Rate-Determining Step

• The rate-determining step (RDS) is the slowest step in a chemical reaction and therefore, determines the overall reaction rate.
• It possesses the highest energy threshold or activation energy (Ea) in the reaction pathway.
• The molecularity of the rate-determining step dictates the order of the reaction. For instance, if two molecules react in the RDS, the reaction is second order.
• The number and type of reactant species involved in the RDS directly influences the rate law. This means that changing the concentration of the reactants involved in this step will change the overall reaction rate.
• In multi-step reactions, the intermediates are usually part of the rate-determining step.
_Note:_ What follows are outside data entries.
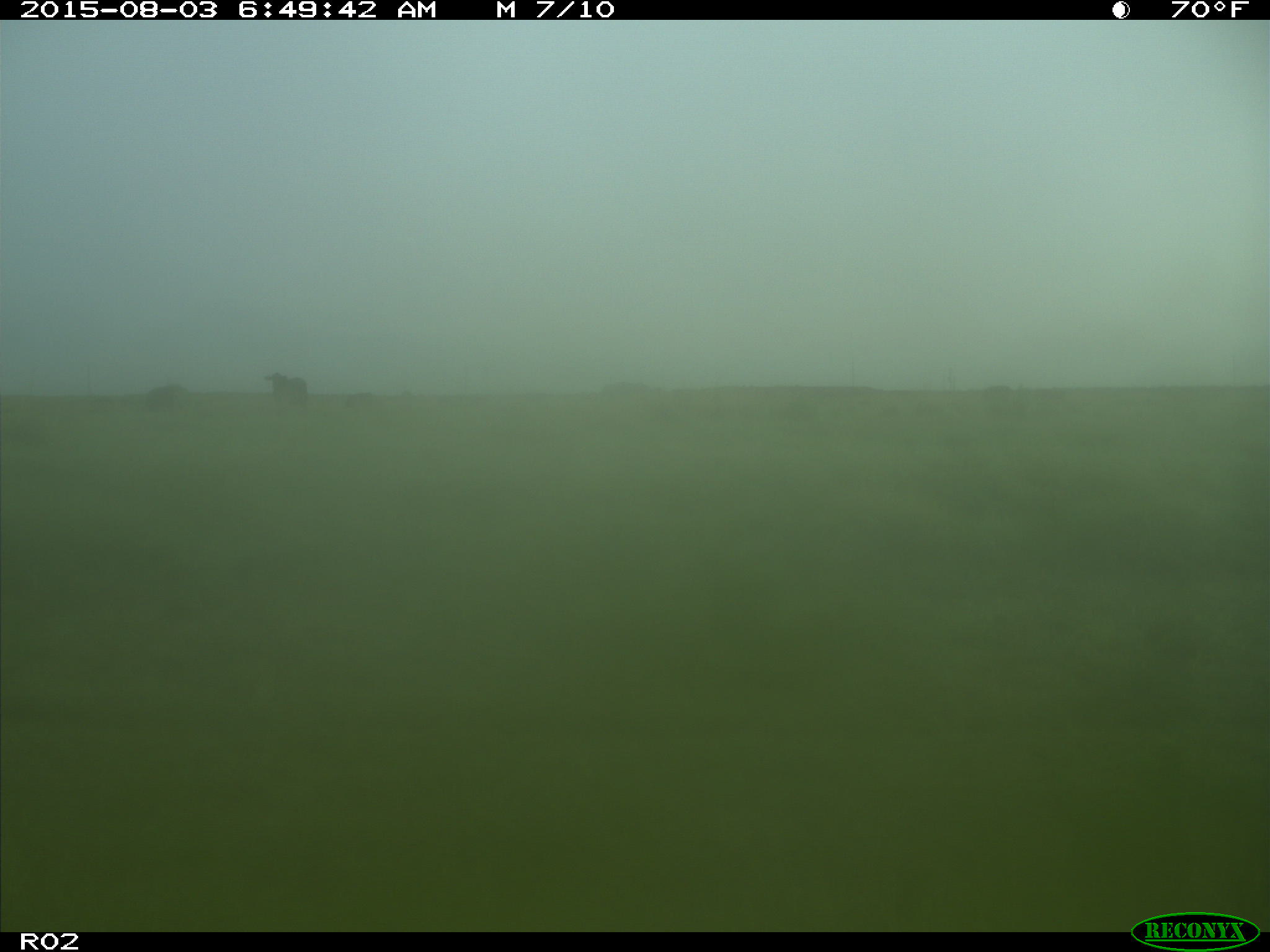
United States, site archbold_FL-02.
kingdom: Animalia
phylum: Chordata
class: Mammalia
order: Artiodactyla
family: Bovidae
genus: Bos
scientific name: Bos taurus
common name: domestic cow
These intermediates are formed in the steps before the RDS and consumed in the RDS.
• Any catalyst that reduces the activation energy of the rate-determining step will increase the speed of the overall reaction.
• Reaction mechanisms are proposed based on the rate equation, and these mechanisms always include a slow, rate-determining step.
• In terms of potential energy diagrams, the RDS corresponds to the highest peak on the graph, signifying the greatest energy barrier the reaction must overcome to progress.
• The steady-state approximation is sometimes used to simplify rate equations. It assumes that concentrations of intermediates, formed and consumed in the RDS, remain constant over time.
• The Rate-Determining Step principle is key to the study of chemical kinetics in various contexts, such as atmospheric chemistry, biological reactions, combustion reactions, and industrial processes.